> _Pertanyaan tentang Materi_
**A)** Apa jabatan Katarina Setiawan di PT Manulife Aset Manajemen Indonesia menurut teks tentang pasar obligasi?
**B)** Ambillah dari teks tentang pasar obligasi bagian yang dimulai dengan kata-kata "Jakarta (ANTARA) - Chief" dan berlanjut sampai kata-kata "inflasi tetap terjaga.", tanpa mengubah apa pun.

> _Kutipan Teks_
☆ ☆ ☆

Pada 2021 sebagai tahun pemulihan didukung oleh vaksinasi secara global yang menjadi kunci untuk normalisasi aktivitas ekonomi

Jakarta (ANTARA) - Chief Economist & Investment Strategist PT Manulife Aset Manajemen Indonesia Katarina Setiawan memprediksi kinerja pasar obligasi pada tahun ini masih akan kuat didukung kondisi makro ekonomi domestik yang relatif baik.

Menurut Katarina, prospek pasar obligasi sangat erat hubungannya dengan kondisi makroekonomi terutama terkait suku bunga, inflasi, dan stabilitas nilai tukar rupiah. Pasar obligasi secara historis mencatat kinerja baik pada tren suku bunga rendah dan inflasi tetap terjaga.

"Menurut kami, dinamika kondisi makroekonomi tahun ini akan tetap suportif bagi pasar obligasi, di mana suku bunga diperkirakan tetap rendah dan inflasi tetap pada level yang terjaga," ujar Katarina melalui keterangan di Jakarta, Selasa.

Katarina memandang pada 2021 sebagai tahun pemulihan didukung oleh vaksinasi secara global yang menjadi kunci untuk normalisasi aktivitas ekonomi.

☆ ☆ ☆

> _Materi Sumber_

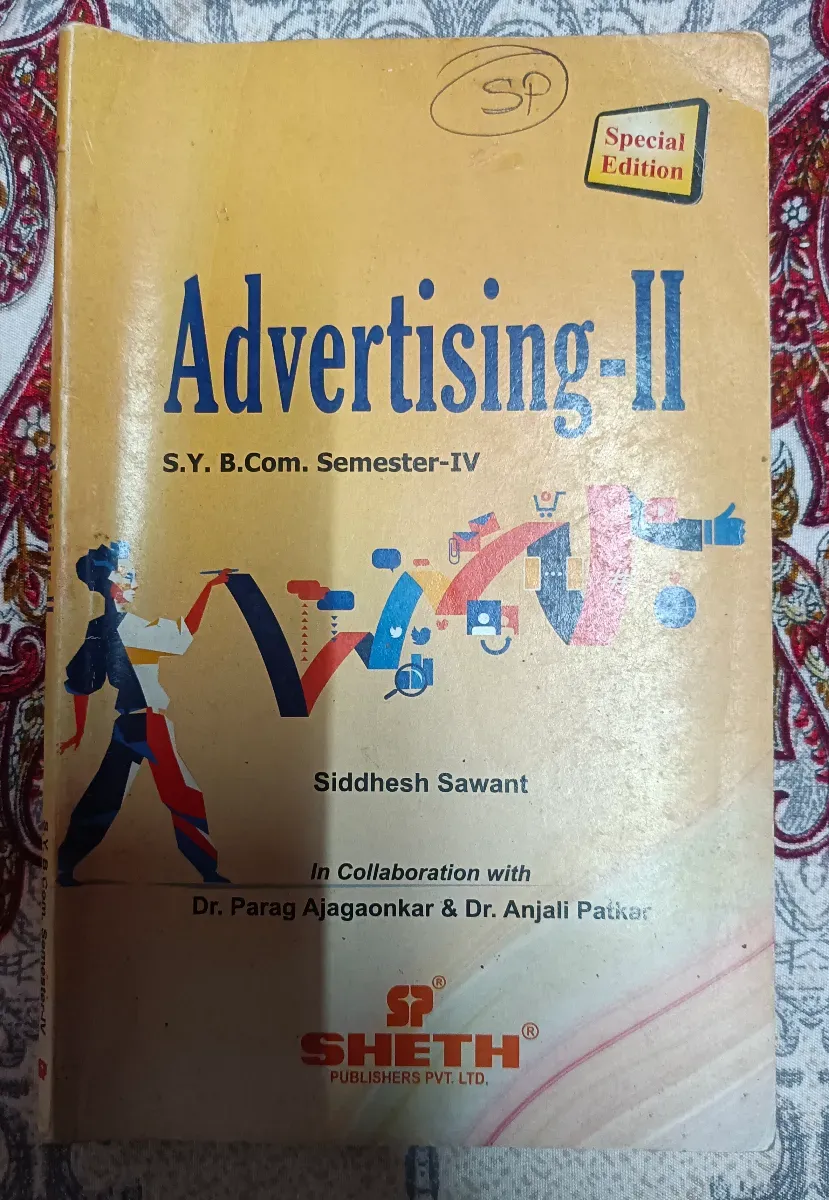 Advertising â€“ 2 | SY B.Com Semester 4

☆ ☆ ☆

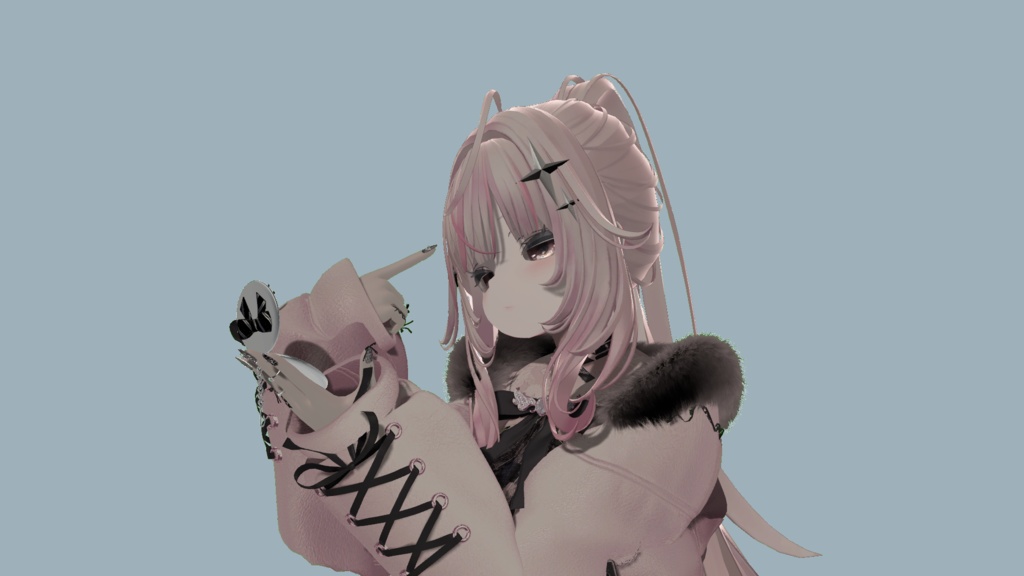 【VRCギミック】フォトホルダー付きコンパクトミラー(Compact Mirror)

☆ ☆ ☆

> _Jawaban Latihan_
**A)** Chief Economist & Investment Strategist.

**B)**
Jakarta (ANTARA) - Chief Economist & Investment Strategist PT Manulife Aset Manajemen Indonesia Katarina Setiawan memprediksi kinerja pasar obligasi pada tahun ini masih akan kuat didukung kondisi makro ekonomi domestik yang relatif baik.

Menurut Katarina, prospek pasar obligasi sangat erat hubungannya dengan kondisi makroekonomi terutama terkait suku bunga, inflasi, dan stabilitas nilai tukar rupiah. Pasar obligasi secara historis mencatat kinerja baik pada tren suku bunga rendah dan inflasi tetap terjaga.